(Stored data)
■ ■ ■ ■ ■
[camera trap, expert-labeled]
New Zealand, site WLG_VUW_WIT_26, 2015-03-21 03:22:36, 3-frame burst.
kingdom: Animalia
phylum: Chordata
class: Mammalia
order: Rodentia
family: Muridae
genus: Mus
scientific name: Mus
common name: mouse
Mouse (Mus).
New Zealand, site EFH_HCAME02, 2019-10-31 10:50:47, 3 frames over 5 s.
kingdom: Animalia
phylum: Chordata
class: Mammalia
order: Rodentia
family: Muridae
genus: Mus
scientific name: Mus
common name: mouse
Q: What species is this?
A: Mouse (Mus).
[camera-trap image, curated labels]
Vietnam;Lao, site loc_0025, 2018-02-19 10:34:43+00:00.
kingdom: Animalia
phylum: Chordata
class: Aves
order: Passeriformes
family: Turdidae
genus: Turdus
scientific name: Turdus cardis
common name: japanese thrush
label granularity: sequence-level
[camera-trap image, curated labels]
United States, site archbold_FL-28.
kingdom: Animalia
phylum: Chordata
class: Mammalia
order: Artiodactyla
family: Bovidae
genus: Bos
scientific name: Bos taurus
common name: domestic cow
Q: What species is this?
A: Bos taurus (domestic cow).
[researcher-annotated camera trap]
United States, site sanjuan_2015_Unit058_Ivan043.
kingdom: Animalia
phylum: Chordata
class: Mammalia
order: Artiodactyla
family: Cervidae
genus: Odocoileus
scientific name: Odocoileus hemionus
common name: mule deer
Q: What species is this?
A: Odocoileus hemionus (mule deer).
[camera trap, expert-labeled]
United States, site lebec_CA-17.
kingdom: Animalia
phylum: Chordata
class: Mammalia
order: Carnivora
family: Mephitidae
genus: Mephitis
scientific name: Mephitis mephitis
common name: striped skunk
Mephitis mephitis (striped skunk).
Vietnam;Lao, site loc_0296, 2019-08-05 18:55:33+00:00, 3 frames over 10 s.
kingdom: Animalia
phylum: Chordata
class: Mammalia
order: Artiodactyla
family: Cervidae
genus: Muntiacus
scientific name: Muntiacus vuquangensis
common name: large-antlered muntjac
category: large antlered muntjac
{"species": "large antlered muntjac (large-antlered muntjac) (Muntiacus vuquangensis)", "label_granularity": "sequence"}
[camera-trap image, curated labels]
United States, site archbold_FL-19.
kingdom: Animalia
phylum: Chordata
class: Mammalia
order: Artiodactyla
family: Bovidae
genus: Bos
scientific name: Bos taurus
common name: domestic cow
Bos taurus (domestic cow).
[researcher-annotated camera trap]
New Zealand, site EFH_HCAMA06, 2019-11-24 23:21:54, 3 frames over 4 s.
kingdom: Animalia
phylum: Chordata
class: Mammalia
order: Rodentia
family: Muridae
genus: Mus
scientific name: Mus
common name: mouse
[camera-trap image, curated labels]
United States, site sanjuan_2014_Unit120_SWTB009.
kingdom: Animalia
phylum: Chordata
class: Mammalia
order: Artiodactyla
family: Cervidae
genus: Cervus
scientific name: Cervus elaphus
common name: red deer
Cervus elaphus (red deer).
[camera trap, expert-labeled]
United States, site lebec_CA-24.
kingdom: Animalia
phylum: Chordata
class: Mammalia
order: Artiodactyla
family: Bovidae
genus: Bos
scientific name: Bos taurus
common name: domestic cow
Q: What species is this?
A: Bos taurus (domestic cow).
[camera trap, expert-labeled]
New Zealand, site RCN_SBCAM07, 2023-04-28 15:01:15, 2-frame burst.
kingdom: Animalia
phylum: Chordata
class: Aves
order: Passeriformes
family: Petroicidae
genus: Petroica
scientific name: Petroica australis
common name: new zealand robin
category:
■ ■ ■ ■ ■
# [Task details]
Search the data above and return each line in which "sequence" occurs.

# [Answer for this exercise]
label granularity: sequence-level
{"species": "large antlered muntjac (large-antlered muntjac) (Muntiacus vuquangensis)", "label_granularity": "sequence"}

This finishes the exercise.